Решив поддразнить ее, я заметил, что не понимаю, как она может мириться с беспорядком у меня в комнате:

— Так ведь то у тебя, — возразила она. — Мы с тобой очень разные люди.

Она, видимо, была довольна и даже втайне торжествовала, что принимает меня в своей комнате. Присев подле низенького столика, на который она поставила стаканы, Шейла без своей обычной манерности налила виски. Держалась она свободно, просто и деловито, с дружеской теплотой. Возможно, я видел лишь то, что мне хотелось видеть. Но я слишком устал, и мне было безразлично, так это или не так; а кроме того, мне было приятно сидеть у нее в гостях и наблюдать, как она ухаживает за мной.

— Пора бы тебе и поправиться, — промолвила Шейла, глядя, как я потягиваю виски. — Я жду не дождусь этого момента!

Я взял ее руку. Она не отняла руки, но глаза ее затуманились.

— Стоит ли из-за этого волноваться, — заметил я.

— Стоит, — отрезала она.

— Возможно, я обманываю себя, — сказал я, — но иногда мне кажется, что у меня прибавляется сил.

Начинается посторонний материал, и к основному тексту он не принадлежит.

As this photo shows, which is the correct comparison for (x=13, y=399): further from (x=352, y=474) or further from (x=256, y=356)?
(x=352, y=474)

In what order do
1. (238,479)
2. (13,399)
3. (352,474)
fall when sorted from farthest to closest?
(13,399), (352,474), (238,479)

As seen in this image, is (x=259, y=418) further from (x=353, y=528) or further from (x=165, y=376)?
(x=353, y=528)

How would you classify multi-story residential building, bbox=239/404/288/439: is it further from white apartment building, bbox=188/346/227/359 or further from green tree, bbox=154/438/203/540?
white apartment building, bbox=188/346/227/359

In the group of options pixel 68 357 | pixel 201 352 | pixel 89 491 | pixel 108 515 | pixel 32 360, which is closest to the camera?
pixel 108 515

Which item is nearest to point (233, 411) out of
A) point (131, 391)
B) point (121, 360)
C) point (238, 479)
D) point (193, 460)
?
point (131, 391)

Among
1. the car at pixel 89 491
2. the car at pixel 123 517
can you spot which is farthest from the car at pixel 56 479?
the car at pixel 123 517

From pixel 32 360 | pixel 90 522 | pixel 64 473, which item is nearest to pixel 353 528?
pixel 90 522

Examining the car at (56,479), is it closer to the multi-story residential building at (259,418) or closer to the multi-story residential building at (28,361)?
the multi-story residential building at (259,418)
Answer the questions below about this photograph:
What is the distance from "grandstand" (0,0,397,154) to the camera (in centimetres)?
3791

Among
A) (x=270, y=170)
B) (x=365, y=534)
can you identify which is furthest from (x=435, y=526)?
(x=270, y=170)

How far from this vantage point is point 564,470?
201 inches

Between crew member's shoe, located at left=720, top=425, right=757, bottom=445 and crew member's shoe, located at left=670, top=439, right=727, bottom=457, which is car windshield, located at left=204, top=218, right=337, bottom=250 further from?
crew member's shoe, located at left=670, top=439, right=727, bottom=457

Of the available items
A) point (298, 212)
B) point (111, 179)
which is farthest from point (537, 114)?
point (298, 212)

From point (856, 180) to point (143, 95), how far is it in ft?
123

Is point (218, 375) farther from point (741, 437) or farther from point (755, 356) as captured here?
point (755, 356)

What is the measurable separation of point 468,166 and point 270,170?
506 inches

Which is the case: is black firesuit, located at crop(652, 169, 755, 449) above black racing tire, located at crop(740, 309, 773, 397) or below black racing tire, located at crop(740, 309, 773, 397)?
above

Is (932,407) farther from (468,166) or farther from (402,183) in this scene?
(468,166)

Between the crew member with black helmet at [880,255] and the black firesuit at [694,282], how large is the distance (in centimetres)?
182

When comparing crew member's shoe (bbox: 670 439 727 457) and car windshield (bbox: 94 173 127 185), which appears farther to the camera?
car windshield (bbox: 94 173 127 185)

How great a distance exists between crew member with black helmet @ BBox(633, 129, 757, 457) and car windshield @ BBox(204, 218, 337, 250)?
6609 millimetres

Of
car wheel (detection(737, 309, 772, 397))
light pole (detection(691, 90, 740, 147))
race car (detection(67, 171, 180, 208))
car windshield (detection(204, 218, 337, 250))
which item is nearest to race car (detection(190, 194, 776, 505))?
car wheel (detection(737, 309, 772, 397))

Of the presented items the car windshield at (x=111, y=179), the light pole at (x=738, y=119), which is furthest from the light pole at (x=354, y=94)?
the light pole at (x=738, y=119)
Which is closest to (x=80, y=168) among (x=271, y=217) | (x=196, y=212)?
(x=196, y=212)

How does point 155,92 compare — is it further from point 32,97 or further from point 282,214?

— Дай мне знать, когда будешь уверен в этом!

В ее голосе прозвучали нетерпеливые нотки, но мне было так покойно и хорошо, что я обещал выполнить ее просьбу и, во избежание размолвки, переменил тему разговора.

Я напомнил Шейле, сколько раз она говорила мне, что хочет уйти из дому и «чем-нибудь заняться»; как мы обсуждали это; как я шутил насчет «неспокойной совести богачей» и как сердито она возражала мне. Тогда она обвиняла меня в том, что, подобно ее отцу, я вижу в ней лишь игрушку, что я отношусь к ней, как мусульманин, что не желаю вникнуть в ее жизнь. И вот она ушла из дому, но что-то незаметно, чтобы она прислушалась к голосу своей «неспокойной совести». Живет словно какая-нибудь девка из Пимлико.

Шейла широко улыбнулась. Она редко обижалась на меня, когда я пытался ее поддеть.

— Жаль, что меня не выгнали на улицу в шестнадцать лет, — добродушно ответила она. — Мне бы пришлось тогда самой зарабатывать себе на жизнь. И это только пошло бы мне на пользу.

Я сказал ей то, что нередко говорил и раньше: что представление о жизни как о школе морального перевоспитания сильно преувеличено.

— Нет, это, несомненно, пошло бы мне на пользу! — упорствовала Шейла. — И из меня получилась бы, наверно, очень дельная женщина! Кто знает, может быть, тогда у меня не оставалось бы времени на… — Она оборвала себя на полуслове.

В тот вечер я так устал, что мне хотелось только одного: лежать, вытянувшись в кресле. (Не оттого ли Шейла и держалась так свободно, что я слишком устал и мне было не до нежностей?) Она не боялась показаться смешной и даже дала мне взглянуть на свою коллекцию монет. Я давно уже слышал об этой коллекции, но Шейла ни за что не хотела мне ее показывать. Теперь, лишь слегка покраснев, она спокойно продемонстрировала ее. Коллекция помещалась в большом стеклянном ящике, стоявшем возле окна; монеты были красиво размещены, снабжены пояснительными надписями и пронумерованы. Показала мне Шейла также свои весы с гирьками, кронциркуль, микроскоп. Коллекция состояла из одних лишь венецианских монет, золотых и серебряных, начиная с пятнадцатого века и кончая годом вступления в Венецию наполеоновских войск. Мистер Найт, ограничивавший ее траты на многие другие цели, здесь проявлял исключительную щедрость, и Шейла могла приобрести любую монету, едва только та появлялась в продаже. Коллекция, по словам Шейлы, была почти полная.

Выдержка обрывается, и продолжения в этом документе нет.